Sometimes it feels like I’m falling. I won’t stop.
So I just let myself fall. I fell completely. I tried to tell myself that just because I was falling…it didn’t mean I failed. I knew I could get back up, and as soon as the fall was over that’s what I did.
It always starts with a song. At least, that’s how it has always been for me. Any sort of serious internal (and dare I say…eternal?), personal, spiritual change always begins inside of me with a song that comes into my life. Whether it is a song I am writing, a song I hear for the first time, or an old song that suddenly takes on new meaning for me…it always begins in music. Thus, this post. The song below is responsible for these words. Thank you to The Civil Wars for sharing this with the world.
I thought that falling in love with myself might fix things, but thankfully I realized that isn’t true before I ever made the mistake of falling in love with myself. The problem with falling for yourself is that eventually you will have to get over yourself. I couldn’t handle falling out of love with me after having to force myself to fall out of love with…another person.

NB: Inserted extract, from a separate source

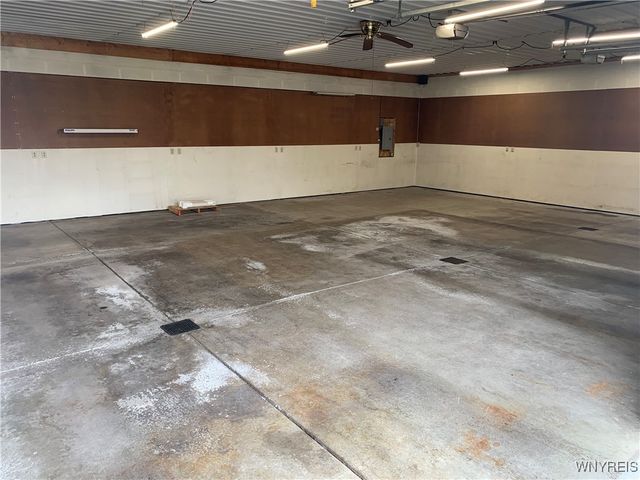 5986 Ridge Road, Lockport Town, NY 14094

I didn’t know love could hurt so bad. I didn’t know that love could be such a horrible thing. It can be terribly wonderful. It can be toxic and delicious all at the same time. I understand why some people choose to spend their lives alone, and now wonder why some people are so distracted with their blessings while they complain about being alone.
When forced to be alone, and when given no choice in the matter, I realized that I would rather be alone and feel unloved than be in any kind of relationship with someone (friend, family, lover, etc) and feel…unloved. Or rather…I already knew but finally found the courage to believe it.
So, I choose to be alone for now. My real friends will understand why I choose to be alone. The ones that love me will still love me. Those that deserve my company will understand why I need to keep company with myself and only myself for a while.
I’m saying my good-byes this week, in a manner of speaking. I have work in another state and plan to visit as many family members, friends, loved ones, and possibly even enemies as I can before I go off to start this crazy writing adventure I have scheduled.
Some of my good-byes will be more permanent than others, and some will be more permanent than I want them to be, and still others may end up being permanent when they aren’t intended to be…but the point is they are all good-byes. It will hurt. Just knowing that more pain is coming is hard to process, but at least I’m walking into it with my eyes open. At least I am prepared for the sting, and I am still moving forward…unafraid, or at the very least faking the appearance of unafraid enough to fool myself.